Chapter 7. Cassandra Partitioning, High Availability, and Consistency

In this chapter, you will understand the internals of Cassandra to learn how data partitioning is implemented and you'll learn about the hashing technique employed on Cassandra's keyset distribution. We will also get an insight into replication and how it works, and the feature of hinted handoff. We will cover the following topics:

· Data partitioning and consistent hashing; we'll look at practical examples

· Replication, consistency, and high availability

Consistent hashing

Before you understand its implication and application in Cassandra, let's understand consistent hashing as a concept.

Consistent hashing works on the concept in its name—that is hashing and as we know, for a said hashing algorithm, the same key will always return the same hash code—thus, making the approach pretty deterministic by nature and implementation. When we use this approach for sharding or dividing the keys across the nodes in the cluster, consistent hashing is the technique that determines which node is stored in which node in the cluster.

Have a look at the following diagram to understand the concept of consistent hashing; imagine that the ring depicted in the following diagram represents the Cassandra ring and the nodes are marked here in letters along with the numerals that actually mark the objects (inverted triangles) to be mapped to the ring.

Consistent hashing

Consistent hashing for the Cassandra cluster

To compute the ownership of the object to the node it belongs to, all that's required is traversal in clockwise to encounter the next node.
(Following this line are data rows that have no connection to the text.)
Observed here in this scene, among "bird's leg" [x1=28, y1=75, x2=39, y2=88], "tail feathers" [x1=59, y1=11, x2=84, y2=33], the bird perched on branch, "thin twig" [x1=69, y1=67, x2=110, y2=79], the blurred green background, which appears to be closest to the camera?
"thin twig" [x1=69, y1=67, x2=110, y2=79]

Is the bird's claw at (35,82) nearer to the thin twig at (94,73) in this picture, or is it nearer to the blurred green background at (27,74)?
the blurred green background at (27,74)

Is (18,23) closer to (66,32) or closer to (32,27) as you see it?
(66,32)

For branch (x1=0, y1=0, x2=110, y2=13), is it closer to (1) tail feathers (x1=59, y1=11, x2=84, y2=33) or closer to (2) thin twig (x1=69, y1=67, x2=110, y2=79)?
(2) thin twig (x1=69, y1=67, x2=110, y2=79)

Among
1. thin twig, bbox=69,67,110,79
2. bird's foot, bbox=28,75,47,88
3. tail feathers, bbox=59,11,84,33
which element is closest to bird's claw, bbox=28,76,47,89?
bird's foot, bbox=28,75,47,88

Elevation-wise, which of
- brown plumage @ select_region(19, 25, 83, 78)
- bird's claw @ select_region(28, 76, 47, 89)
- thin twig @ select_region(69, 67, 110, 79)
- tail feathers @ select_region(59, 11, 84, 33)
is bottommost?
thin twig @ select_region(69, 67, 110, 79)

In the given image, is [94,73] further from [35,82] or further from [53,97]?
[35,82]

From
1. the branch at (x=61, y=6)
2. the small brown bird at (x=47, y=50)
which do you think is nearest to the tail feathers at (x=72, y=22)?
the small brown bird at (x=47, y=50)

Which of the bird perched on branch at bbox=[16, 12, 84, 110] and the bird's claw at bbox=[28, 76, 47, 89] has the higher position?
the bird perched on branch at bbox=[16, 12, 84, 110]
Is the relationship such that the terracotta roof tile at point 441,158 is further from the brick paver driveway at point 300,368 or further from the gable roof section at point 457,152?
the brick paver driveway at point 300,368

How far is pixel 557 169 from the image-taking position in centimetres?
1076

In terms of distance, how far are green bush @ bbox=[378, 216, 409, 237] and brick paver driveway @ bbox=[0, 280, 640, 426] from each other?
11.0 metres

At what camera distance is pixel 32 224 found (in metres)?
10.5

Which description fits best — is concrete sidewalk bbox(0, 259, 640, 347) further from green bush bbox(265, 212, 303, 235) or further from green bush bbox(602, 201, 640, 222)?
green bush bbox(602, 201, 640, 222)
The node that follows the data item, which is an inverted triangle, is the node that owns the object, for example:

· 1 belongs to node A

· 2 belongs to node B

· 3 belongs to node C

· 4 belongs to node C

· 5 belongs to node D

· 6 belongs to node E

· 7 belongs to node F

· 8 belongs to node H

· 9 belongs to node H

So as you see, this uses simple hashing to compute the ownership of the key in a ring, based on owned token range.

Let's look at a practical example of consistent hashing; to explain this let's take a sample column family where the partition key value is the name.

Let's say the following is the column value data:

Name

Gender

Jammy

M

Carry

F

Jesse

M

Sammy

F

Here is what the hash-mapping would look like:

Partition key

Hash value

Jim

2245462676723220000.00

Carol

7723358927203680000.00

Johnny

6723372854036780000.00

Suzy

1168604627387940000.00

Let's say I have four nodes with the following range; here is how the data would be distributed:

Node

Start range

End range

Partition key

Hash value

A

9223372036854770000.00

4611686018427380000.00

Jammy

6723372854036780000.00

B

4611686018427380000.00

1.00

Jesse

2245462676723220000.00

C

0.00

4611686018427380000.00

suzy

1168604627387940000.00

D

4611686018427380000.00

9223372036854770000.00

Carry

7723358927203680000.00

Now that you understand the concept of consistent hashing, let's look at the scenarios where the one or more node goes down and comes back up.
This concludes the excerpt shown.